Willkommen auf den Seiten des Auswärtigen Amts

„Sicherheit ist die Frage unserer Zeit“ - Außenministerin Annalena Baerbock im Interview mit der Süddeutschen Zeitung

16.06.2024 - Interview

Frage:

Frau Außenministerin, Präsident Selenskij hat in Berlin die Zerstörung der Stromversorgung durch Russland geschildert und flehentlich um mehr Flugabwehrsysteme gebeten. Kann die Ukraine diesen Krieg überhaupt noch gewinnen?

Annalena Baerbock:

Ja. Und verlieren wäre fatal – für eine freie Ukraine und für ein freies Europa. Die Menschen erleben jeden Tag, wie brutal Putin zuschlägt und zerstört. Man muss sich selber nur vorstellen, man liegt im Krankenhaus, und plötzlich fällt der Strom aus, weil ein Kraftwerk getroffen wurde. Oder man ist bei minus 15 Grad komplett von Wasser und Wärme abgeschnitten. Deswegen braucht es gerade jetzt dringend mehr Unterstützung. Denn derzeit kann die Ukraine nicht gleichzeitig ihre Städte und ihre kritische Infrastruktur schützen. Daher mein eindringlicher Appell an alle Partner weltweit, weitere Flugabwehrsysteme abzugeben. Italien hat in Berlin dankenswerterweise angekündigt, ein weiteres zu liefern.

Frage:

Deutschland könnte auch mehr tun, etwa den Marschflugkörper „Taurus“ liefern.

Annalena Baerbock:

Mit den Nachschublinien steht und fällt der russische Vormarsch. Wir haben gesehen, wie wichtig weitreichende Systeme oder Marschflugkörper aus den USA, Frankreich oder Großbritannien sind. Damit konnten etwa die russischen Kriegsschiffe im Schwarzen Meer zurückgedrängt und der für die Versorgung der Welt so wichtige Getreidekorridor geöffnet werden.

Frage:

Frankreichs Präsident Macron sagt, man dürfe nichts ausschließen, um der Ukraine beizustehen. Pflichten Sie dem bei?

================

→ **ÜBUNGSAUFGABEN**:
[1] Welches Land hat laut dem Interview mit Außenministerin Baerbock in Berlin angekündigt, ein weiteres Flugabwehrsystem zu liefern?
[2] Knüpfen Sie an das Interview mit Außenministerin Baerbock an, und setzen Sie es im Anschluss an die letzte abgedruckte Frage fort.

→ **QUELLENANGABEN**:
================

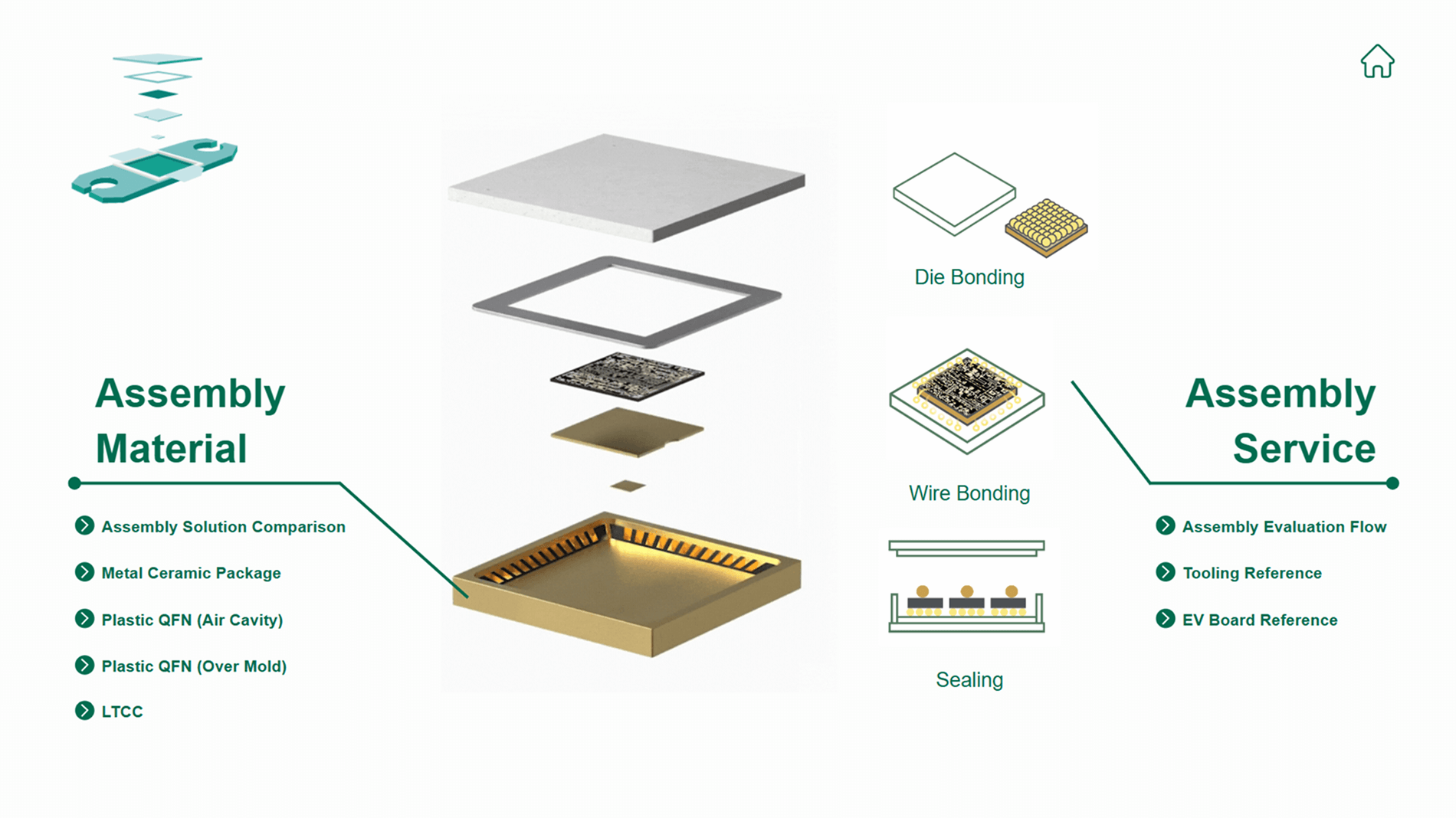 Assembly Material

Assembly Solution Comparison

Metal Ceramic Package

Plastic QFN (Air Cavity)

Plastic QFN (Over Mold)

LTCC

Die Bonding

Wire Bonding

Sealing

Assembly Service

Assembly Evaluation Flow

Tooling Reference

EV Board Reference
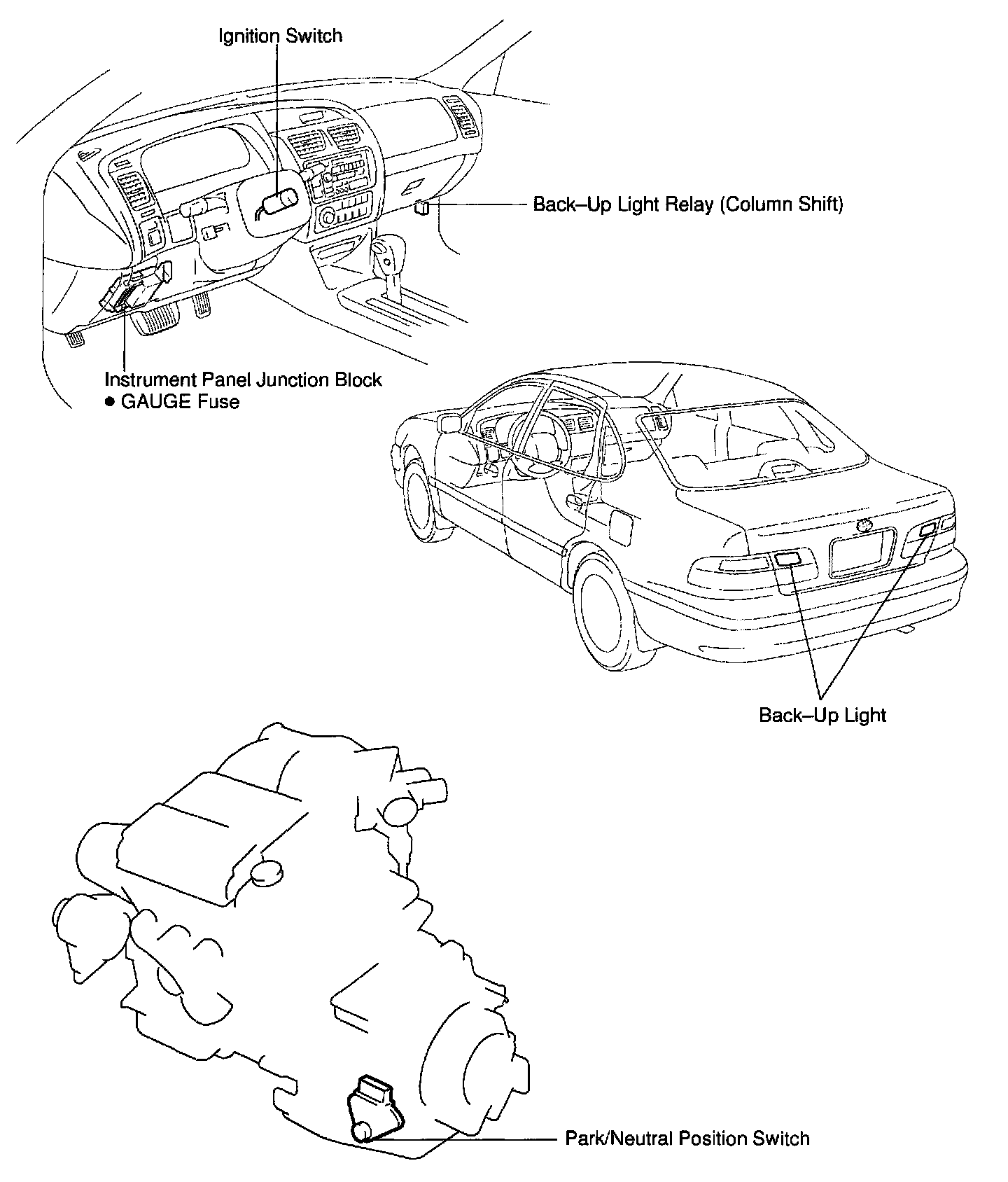 Ignition Switch

Back–Up Light Relay (Column Shift)

Instrument Panel Junction Block
● GAUGE Fuse

Back–Up Light

Park/Neutral Position Switch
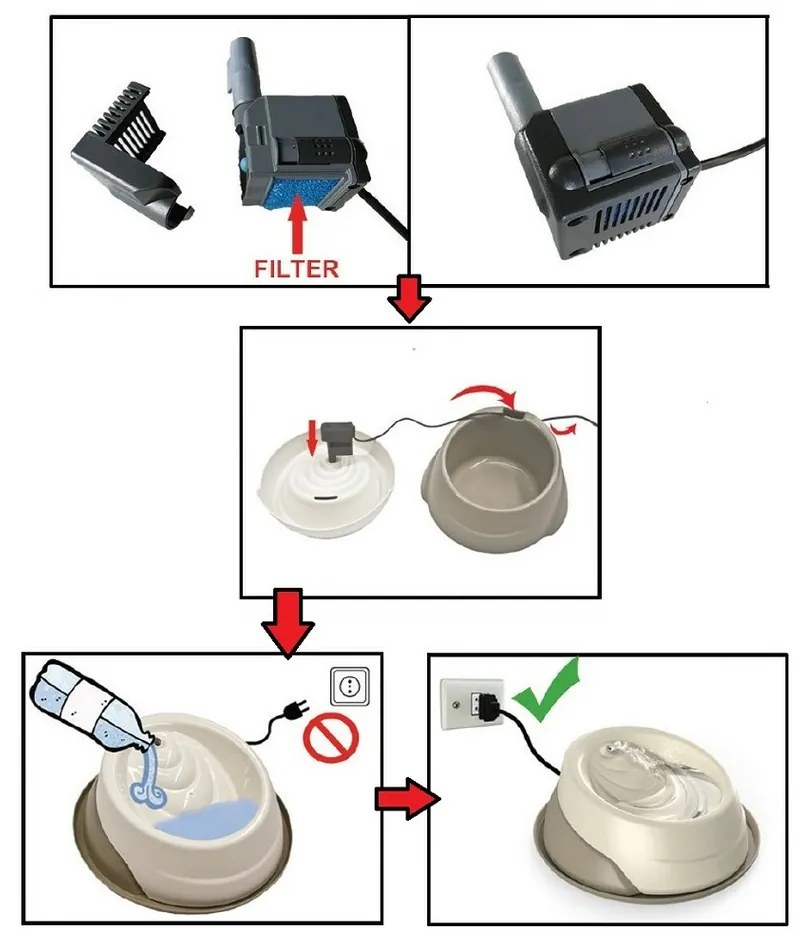 FILTER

================

→ **LÖSUNGEN**:
[1] Italien

[2]
Annalena Baerbock:

Als ich in Butscha war nach den furchtbaren Verbrechen dort an der Zivilbevölkerung, dachte ich: Das könnten wir sein. Wir müssen jetzt alles tun. Zugleich ist klar: Wir tragen ebenso Verantwortung dafür, dass wir nicht in diesen Krieg hineingezogen werden. Deswegen gab und gibt es keine Blankoschecks. Die Ukraine braucht weitere, intensivere Unterstützung. Sie zu leisten, ist absolut in unserem eigenen Interesse. Es geht um unseren Frieden hier in Europa. Wir sollten jedoch nicht – da bin ich beim französischen Präsidenten – ständig und überall diskutieren, wie die Ukraine sich am besten verteidigt. Das nützt nur einem: dem russischen Aggressor.

Frage:

Mit welchen Folgen muss Europa rechnen, wenn es nicht gelingt, die Lage zu stabilisieren?

Annalena Baerbock:

Wenn die Ukraine sich nicht mehr verteidigen kann – und das sage ich gerade in Richtung derjenigen, die eine Unterstützung ablehnen – dann werden weitere Millionen Menschen fliehen müssen. Denn wer lebt schon freiwillig unter Folter und Besatzung? Die jüngsten Berichte über Vergewaltigungen in besetzten Gebieten und Verschleppung von Kindern zeigen: Die Menschen müssten sich auf das Allerschlimmste einstellen.

Frage:

AfD und BSW fordern trotzdem, man solle das Geld für die Ukraine hierzulande ausgeben. Was halten Sie dem entgegen?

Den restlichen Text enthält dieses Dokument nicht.